• **Trecho selecionado**
»»

A partir da versão 4.1.0, o R passou a oferecer o operador |> chamado de pipe (literalmente, cano)1. Este operador foi fortemente inspirado no operador homônimo %>% do popular pacote {magrittr}.

Neste post, vamos explorar a intuição matemática do operador, usando funções compostas.

Funções compostas

O operador pipe, essencialmente, ordena uma função composta.

Lembrando um pouco sobre funções compostas: a expressão abaixo mostra a aplicação de três funções onde primeiro aplica-se a função f sobre x, depois a função g e, por fim, a função h. Lê-se a função de dentro para fora.

\[ h(g(f(x))) = \dots \]

Para tornar o exemplo mais concreto considere o exemplo abaixo onde calcula-se a média geométrica de uma sequência de números aleatórios.

A média geométrica é dada pela expressão:

\[ \overline{x} = (\prod_{i = 1}^{n}x_{i})^{\frac{1}{n}} = \text{exp}(\frac{1}{n}\sum_{i = 1}^{n}\text{log}(x_{i})) \]

A expressão acima é uma sequência de aplicação de funções sobre um vetor numérico \(x\) :

  1. Aplique a função \(\text{log}\) sobre todos os \(x_{i}\).
  2. Aplique a função “somatório”, i.e., some todos os \(\text{log}(x_{i})\).
  3. Divida a soma dos logs por \(n\).
  4. Aplique a função exponencial.

Note que os passos 2 e 3 acima são equivalentes a calcular a média aritmética dos logs. Em termos de código, temos:

x <- rnorm(n = 100, mean = 10)
#> Calcula a média geométrica
exp(mean(log(x)))
[1] 9.975

Usando a mesma notação acima, aplica-se primeiro a função log (f), depois a função mean (g) e, por fim, a função exp (h).

Usando o operador pipe, pode-se reescrever a expressão da seguinte forma.

x |> log() |> mean() |> exp()
[1] 9.975

Note que o resultado da função vai sendo “carregado” da esquerda para a direita sucessivamente.

Para muitos usuários, a segunda sintaxe é mais intuitiva e fácil de ler. No segundo código a ordem em que o nome das funções aparecem coincide com a ordem da sua aplicação. No primeiro código temos que ler as funções de dentro para fora, indo da direita para a esquerda.

Note que o uso de várias funções numa mesma linha de código também nos poupa de ter de criar objetos intermediários como no exemplo abaixo.

log_x <- log(x)
log_media <- mean(log_x)
media_geometrica_x <- exp(log_media)

««

• **Tarefas do exercício**
- a) Para cada afirmação abaixo, responda sim ou não conforme o trecho sobre o operador pipe e cite literalmente as palavras do trecho que decidem a resposta.
(i) O operador |> está disponível no R a partir da versão 4.1.0.
(ii) Na expressão h(g(f(x))), a função h é a primeira a ser aplicada.
(iii) Os passos 2 e 3 da média geométrica equivalem a calcular a média aritmética dos logs.
- b) Cite literalmente o trecho sobre o operador pipe, tudo desde "1. Aplique a" até "função exp (h).".

• **Material do exercício**
»»

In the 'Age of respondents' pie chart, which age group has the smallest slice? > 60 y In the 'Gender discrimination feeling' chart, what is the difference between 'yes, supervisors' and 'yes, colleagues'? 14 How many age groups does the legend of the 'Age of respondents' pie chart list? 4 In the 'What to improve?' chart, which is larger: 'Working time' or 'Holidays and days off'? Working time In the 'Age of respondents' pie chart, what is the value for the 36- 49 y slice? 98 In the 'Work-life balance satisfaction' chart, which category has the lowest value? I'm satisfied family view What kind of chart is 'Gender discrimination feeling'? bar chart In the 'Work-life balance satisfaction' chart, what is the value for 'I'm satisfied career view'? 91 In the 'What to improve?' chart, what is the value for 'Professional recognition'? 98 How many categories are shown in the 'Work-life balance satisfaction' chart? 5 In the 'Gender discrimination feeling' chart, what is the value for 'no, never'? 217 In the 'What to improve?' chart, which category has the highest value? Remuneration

««
»»

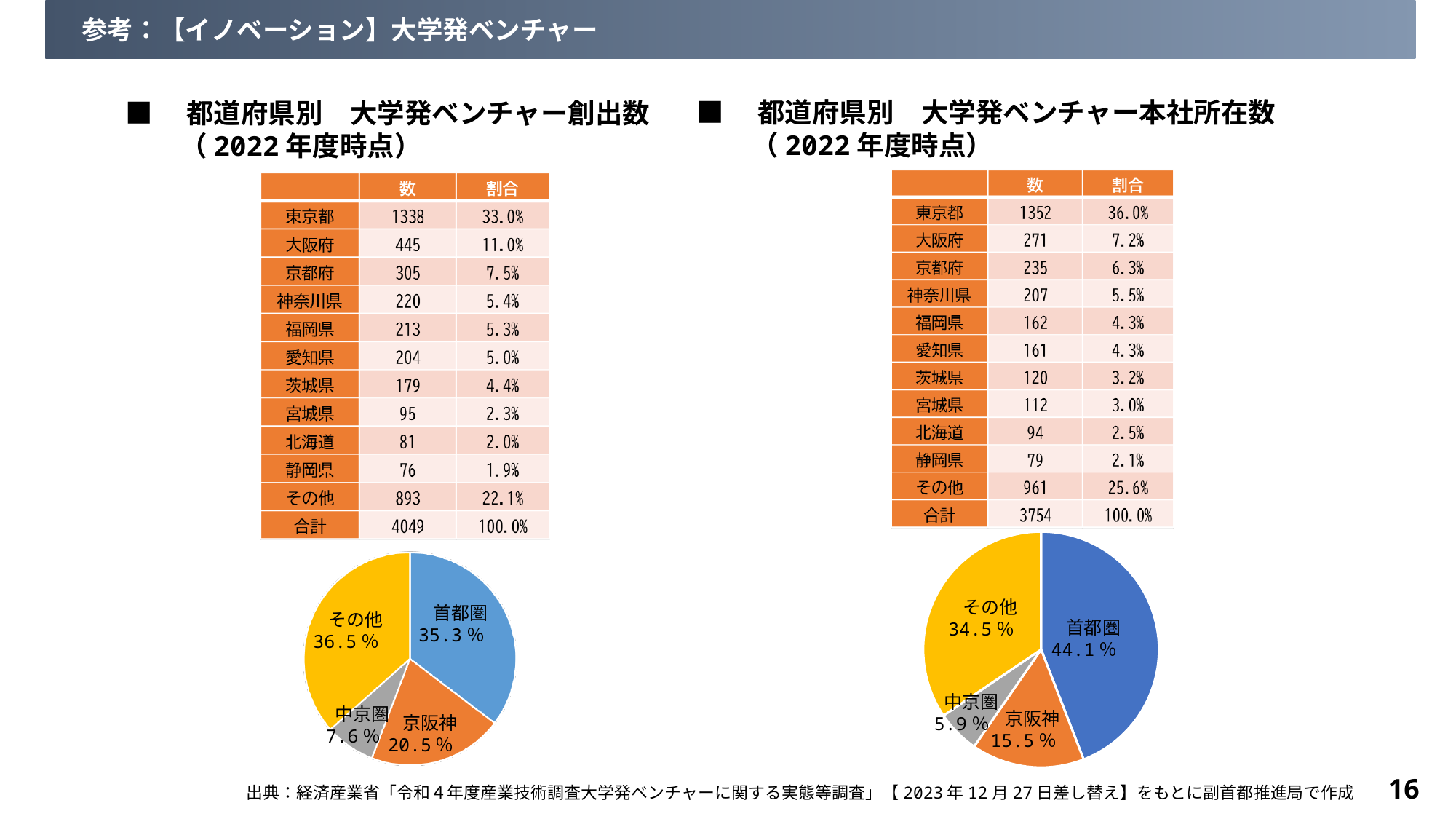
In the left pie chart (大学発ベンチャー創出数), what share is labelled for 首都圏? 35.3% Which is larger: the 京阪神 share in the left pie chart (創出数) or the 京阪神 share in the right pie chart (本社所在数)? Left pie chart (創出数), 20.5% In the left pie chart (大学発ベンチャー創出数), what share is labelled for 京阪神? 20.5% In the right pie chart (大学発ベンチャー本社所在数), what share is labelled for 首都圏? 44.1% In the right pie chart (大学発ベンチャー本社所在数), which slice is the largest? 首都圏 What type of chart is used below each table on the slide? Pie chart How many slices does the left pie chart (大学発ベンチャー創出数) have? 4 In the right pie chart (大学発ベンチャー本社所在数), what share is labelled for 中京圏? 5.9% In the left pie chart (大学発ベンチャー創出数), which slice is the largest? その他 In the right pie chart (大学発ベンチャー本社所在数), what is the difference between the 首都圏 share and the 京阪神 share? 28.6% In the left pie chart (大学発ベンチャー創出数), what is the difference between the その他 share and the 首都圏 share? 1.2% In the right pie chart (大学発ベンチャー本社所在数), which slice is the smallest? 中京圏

««

• **Conjunto de respostas**
- a)
(i) Sim: "A partir da versão 4.1.0, o R passou a oferecer o operador |> chamado de pipe"
(ii) Não: "primeiro aplica-se a função f sobre x, depois a função g e, por fim, a função h"
(iii) Sim: "Note que os passos 2 e 3 acima são equivalentes a calcular a média aritmética dos logs"

- b)
1. Aplique a função \(\text{log}\) sobre todos os \(x_{i}\).
  2. Aplique a função “somatório”, i.e., some todos os \(\text{log}(x_{i})\).
  3. Divida a soma dos logs por \(n\).
  4. Aplique a função exponencial.

Note que os passos 2 e 3 acima são equivalentes a calcular a média aritmética dos logs. Em termos de código, temos:

x <- rnorm(n = 100, mean = 10)
#> Calcula a média geométrica
exp(mean(log(x)))
[1] 9.975

Usando a mesma notação acima, aplica-se primeiro a função log (f), depois a função mean (g) e, por fim, a função exp (h).